_Supplied text_.
..............................
Cybercriminals recently modified a distributed denial-of-service tool (DDOS) called Slowloris to include a client for Zeus, a well-known piece of malware that steals logins and passwords for banking websites. They then targeted it at Anonymous supporters, according to a Symantec blog post.

Anonymous is well-known for its anti-government and anti-corporate campaigns, which aim to expose sensitive data through hacking or irritating organizations by jamming their websites with an overwhelming amount of traffic.

The group often depends on corralling support from Internet users around the world and recommends DDOS tools for people to download. In May 2011 on the Pastebin clipboard website, Anonymous encouraged supporters to download a DDOS tool called Slowloris. The posting was widely circulated around the Internet on sites such as Twitter.

But Symantec discovered that Zeus cybercriminals copied the post word for word and reposted it again on Jan. 20. This time, however, the link to the Slowloris DDOS tool actually lead to a modified, malicious version of Slowloris. It was reposted on the same day that the Megaupload file-sharing site was taken down by law enforcement agencies in several countries and Anonymous launched a campaign in its defense.

The link to the malicious version of Slowloris also appeared in another version guide to executing DDOS attacks that Anonymous published, which also made the rounds on Twitter, Symantec said.

Symantec found that if a victim downloads and executes the modified Slowloris tool, the malware then tries to conceal the infection by downloading the real Slowloris application.

In addition to stealing the victim's financial details, e-mail credentials and cookies, the person who controls the infected machine then conducts DDOS attacks against Web pages in support of Anonymous.

"Not only will supporters be breaking the law by participating in DOS attacks on Anonymous hacktivism targets, but may also be at risk of having their online banking and email credentials stolen," Symantec wrote.
..............................
_Given material_.
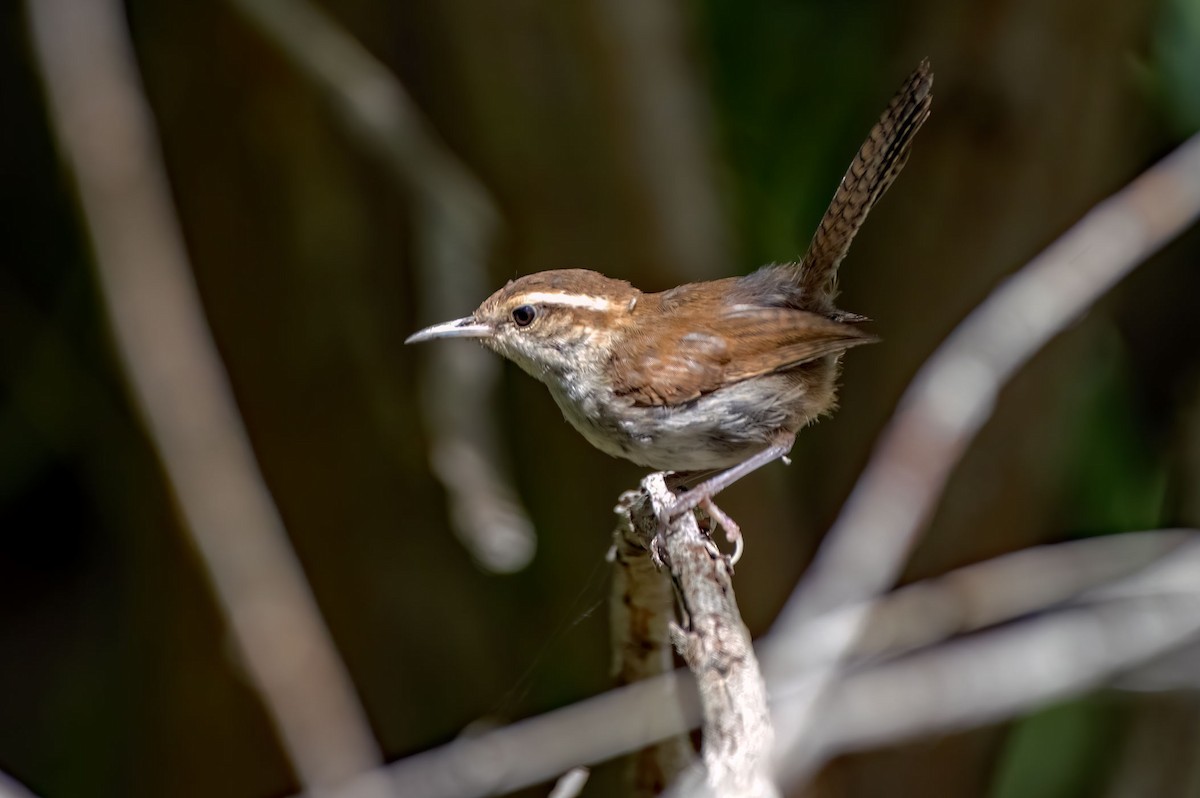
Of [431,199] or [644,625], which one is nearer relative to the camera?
[644,625]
..............................
_What you will do_.
1. Transcribe the part of the Slowloris article between "The link to the malicious" and "Twitter, Symantec said.", inclusive.
2. According to the Slowloris article, what does the modified tool download to conceal the infection after a victim runs it?

_Expected outputs_.
1.
The link to the malicious version of Slowloris also appeared in another version guide to executing DDOS attacks that Anonymous published, which also made the rounds on Twitter, Symantec said.

2. The real Slowloris application.